Problems with rail transportation greatly complicate exports. Previously, wagons from central Ukraine took 3-5 days to reach the ports, but now it can take up to 2-3 weeks, although there has been some improvement in recent days. Cars reach the ports in 1-2 days, but they are difficult to find, since most of the transport is used for collection and processing. In addition, constant alarms, shelling and lack of electricity create queues at the ports.

 

All this has led to an increase in the cost of transportation from 1.5 UAH per ton-kilometer to 3-3.5 UAH. At the same time, many drivers refuse to go to the port.

 

Previously, traders who were short of goods for shipments offered bonuses for fast deliveries on CPT or DAP. However, these bonuses have now almost disappeared, as it is difficult to unload quickly at ports, and traders hardly contract new shipments on CIF and FOB.

 

Large companies with their own elevator networks often pay prices on the domestic market 3-5 $/t higher than the equivalent in ports. Farmers do not need to waste time in queues or freeze funds, the delivery distance is reduced (100-200 km from the farm), and traders load warehouse capacities, accumulating the necessary volumes.

 

The logic of large multinational companies is simple - they expect that in January-February the cost of transportation will decrease, and then it will be possible to export products. However, if large traders can keep stocks for half a year, then small and medium-sized companies are in a difficult situation, calculating whether to keep teams after the New Year. The general logic is this - it is better not to lose what you have than to earn a few dollars and take all the risks.

 

Against this background, corn prices in ports have dropped sharply – from $211-212/t a few weeks ago to the current $207-208/t, and after the recent shelling to $203-204/t.

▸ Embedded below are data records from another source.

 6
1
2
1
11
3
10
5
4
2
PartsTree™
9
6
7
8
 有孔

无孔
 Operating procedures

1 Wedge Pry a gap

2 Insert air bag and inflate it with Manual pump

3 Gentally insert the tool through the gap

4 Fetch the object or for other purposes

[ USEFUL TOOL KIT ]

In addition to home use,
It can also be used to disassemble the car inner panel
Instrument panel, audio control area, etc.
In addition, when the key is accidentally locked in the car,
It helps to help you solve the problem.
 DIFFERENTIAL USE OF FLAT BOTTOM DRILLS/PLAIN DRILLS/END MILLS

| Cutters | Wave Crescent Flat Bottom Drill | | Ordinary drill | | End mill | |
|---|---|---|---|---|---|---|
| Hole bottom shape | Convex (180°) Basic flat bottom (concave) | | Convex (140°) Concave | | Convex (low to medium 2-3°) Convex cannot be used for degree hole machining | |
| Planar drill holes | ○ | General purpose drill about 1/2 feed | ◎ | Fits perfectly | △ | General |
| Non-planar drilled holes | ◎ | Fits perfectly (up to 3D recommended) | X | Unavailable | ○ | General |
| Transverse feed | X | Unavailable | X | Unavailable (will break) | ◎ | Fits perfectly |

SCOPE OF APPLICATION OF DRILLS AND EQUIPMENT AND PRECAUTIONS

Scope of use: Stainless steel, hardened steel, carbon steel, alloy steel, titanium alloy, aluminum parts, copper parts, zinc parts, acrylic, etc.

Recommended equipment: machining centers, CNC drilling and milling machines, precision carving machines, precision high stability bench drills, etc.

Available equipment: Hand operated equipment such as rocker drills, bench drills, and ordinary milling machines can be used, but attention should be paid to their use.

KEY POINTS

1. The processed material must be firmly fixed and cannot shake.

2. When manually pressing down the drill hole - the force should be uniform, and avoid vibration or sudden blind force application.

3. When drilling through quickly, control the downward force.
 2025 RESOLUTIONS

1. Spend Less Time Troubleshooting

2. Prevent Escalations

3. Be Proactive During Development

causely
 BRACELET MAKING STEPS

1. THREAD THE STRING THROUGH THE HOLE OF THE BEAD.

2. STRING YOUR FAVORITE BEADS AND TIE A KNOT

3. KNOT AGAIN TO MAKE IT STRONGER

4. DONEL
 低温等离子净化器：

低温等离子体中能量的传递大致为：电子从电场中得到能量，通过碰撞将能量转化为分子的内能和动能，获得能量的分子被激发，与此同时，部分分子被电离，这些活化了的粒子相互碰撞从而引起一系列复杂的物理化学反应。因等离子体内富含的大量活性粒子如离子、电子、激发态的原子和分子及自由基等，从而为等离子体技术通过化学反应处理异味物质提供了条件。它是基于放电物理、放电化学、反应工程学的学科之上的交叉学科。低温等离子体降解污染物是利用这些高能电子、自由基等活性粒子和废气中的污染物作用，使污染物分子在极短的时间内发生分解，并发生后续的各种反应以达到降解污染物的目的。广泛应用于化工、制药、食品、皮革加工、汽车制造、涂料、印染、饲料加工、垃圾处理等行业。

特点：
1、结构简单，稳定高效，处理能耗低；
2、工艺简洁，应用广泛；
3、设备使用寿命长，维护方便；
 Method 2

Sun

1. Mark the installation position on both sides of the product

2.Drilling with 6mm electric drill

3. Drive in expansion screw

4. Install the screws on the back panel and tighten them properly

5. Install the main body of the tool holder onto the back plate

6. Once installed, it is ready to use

Buyers are not willing to pay more for goods that will not go anywhere anyway.

 

The situation with wheat is even more complicated, as the Russian Federation is actively dumping on the markets of Egypt and Turkey, selling wheat with better protein for less money. At the same time, demand from Europe remains low. For several weeks now, CIF-FOB - contracts for wheat on large vessels from Ukraine have been almost non-existent due to high risks and low margins.

 

But export demand for Ukrainian soybeans remains very high, as traders cannot form the necessary batches, so they are forced to pay maximum prices even for small volumes.